Nektar Therapeutics has a robust R&D pipeline in pain, oncology, hemophilia and other therapeutic areas. In the area of pain, Nektar has an exclusive worldwide license agreement with AstraZeneca for MOVANTIK (naloxegol), the first FDA-approved once-daily oral peripherally-acting mu-opioid receptor antagonist (PAMORA) medication for the treatment of opioid-induced constipation (OIC), in adult patients with chronic, non-cancer pain.  The product is also approved in the European Union as MOVENTIG® and is indicated for adult patients with OIC who have had an inadequate response to laxatives. The AstraZeneca agreement also includes NKTR-119, an earlier stage development program that is a co-formulation of MOVANTIK and an opioid. NKTR-181, a wholly-owned mu-opioid analgesic molecule for chronic pain conditions, is in Phase 3 development. NKTR-171, a wholly-owned new sodium channel blocker being developed as an oral therapy for the treatment of peripheral neuropathic pain, is in Phase 1 clinical development. In oncology, NKTR-102 is being evaluated in a Phase 3 clinical study (the BEACON study) for the treatment of metastatic breast cancer. In hemophilia, BAX 855, a longer-acting PEGylated Factor VIII therapeutic is in Phase 3 development conducted by partner Baxter. In anti-infectives, Amikacin Inhale is in Phase 3 studies conducted by Bayer Healthcare as an adjunctive treatment for intubated and mechanically ventilated patients with Gram-negative pneumonia.

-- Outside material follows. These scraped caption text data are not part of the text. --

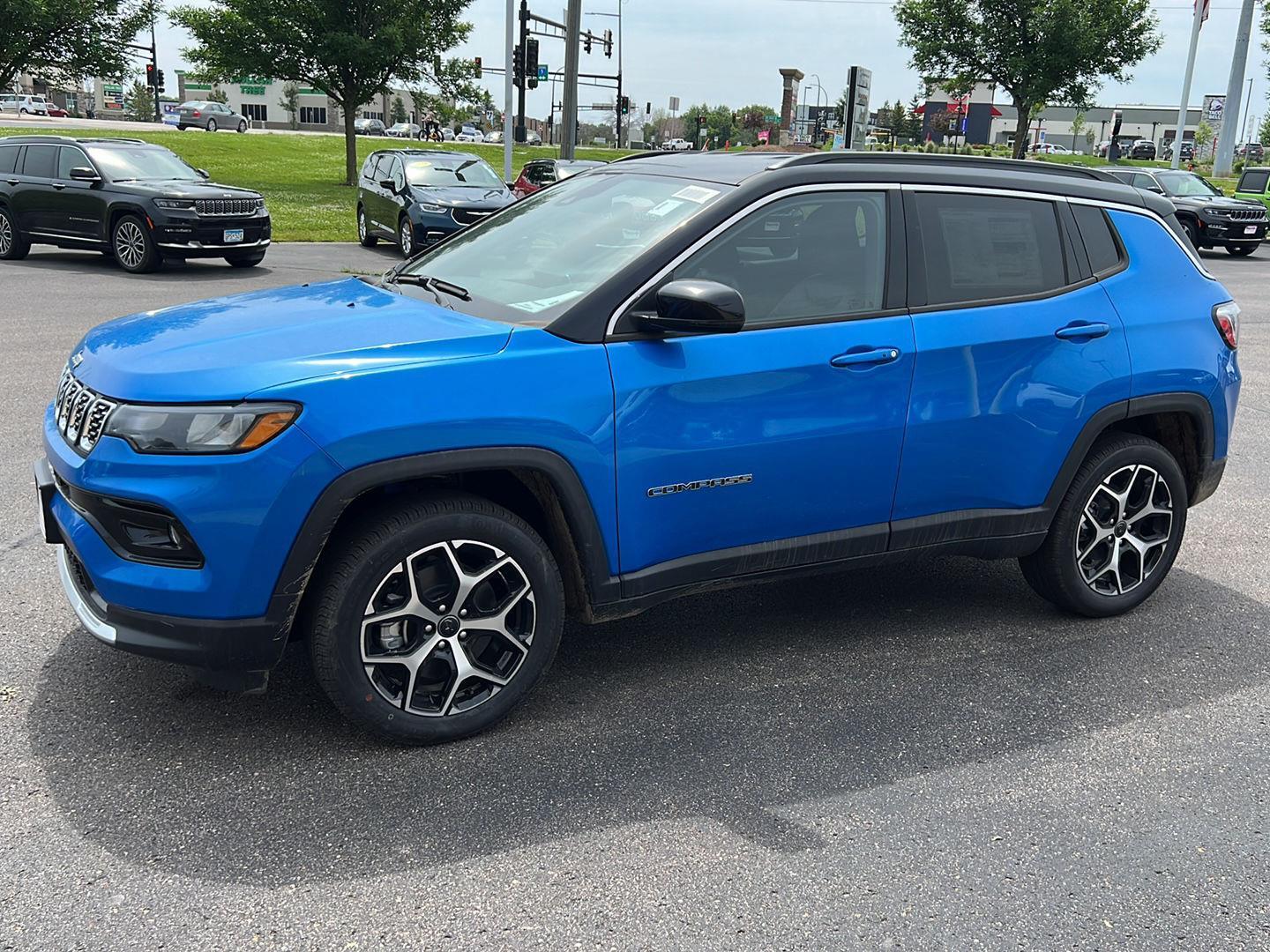 2025 Jeep Compass Limited's photo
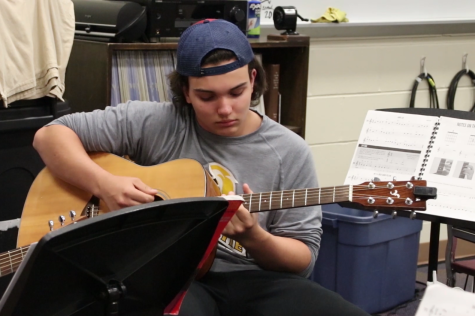 Guitar program accomodates musicians of all levels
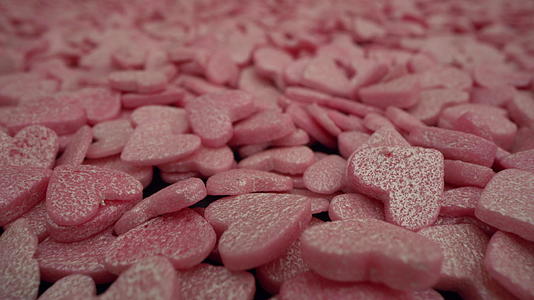粉色甜点在情人节或14日的食物中发芽视频的预览图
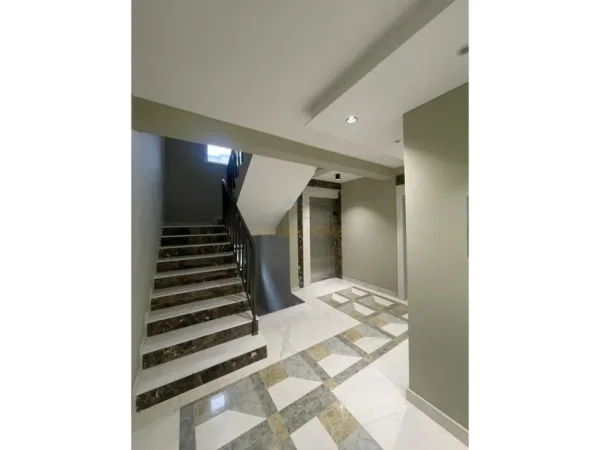 Tirane, shitet apartament 1+1+Ballkon Kati 1, 64 m² 165.000 € (Shkolla e Kuqe)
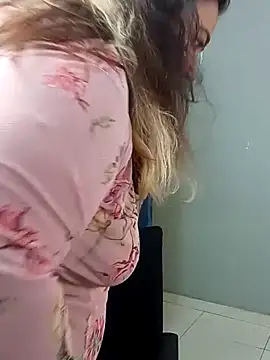 curvy_diva_'s cam snapshot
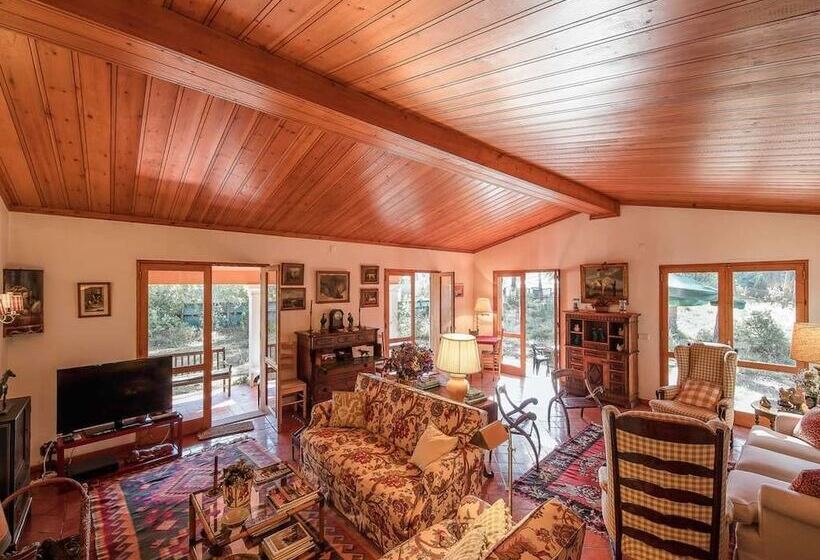 Aroeira Golf And Beach Cottage By Host Point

Nektar's technology has enabled nine approved products in the U.S. or Europe through partnerships with leading biopharmaceutical companies, including AstraZeneca's MOVANTIK, UCB's Cimzia® for Crohn's disease and rheumatoid arthritis, Roche's PEGASYS® for hepatitis C and Amgen's Neulasta® for neutropenia.

Nektar is headquartered in San Francisco, California, with additional operations in Huntsville, Alabama and Hyderabad, India.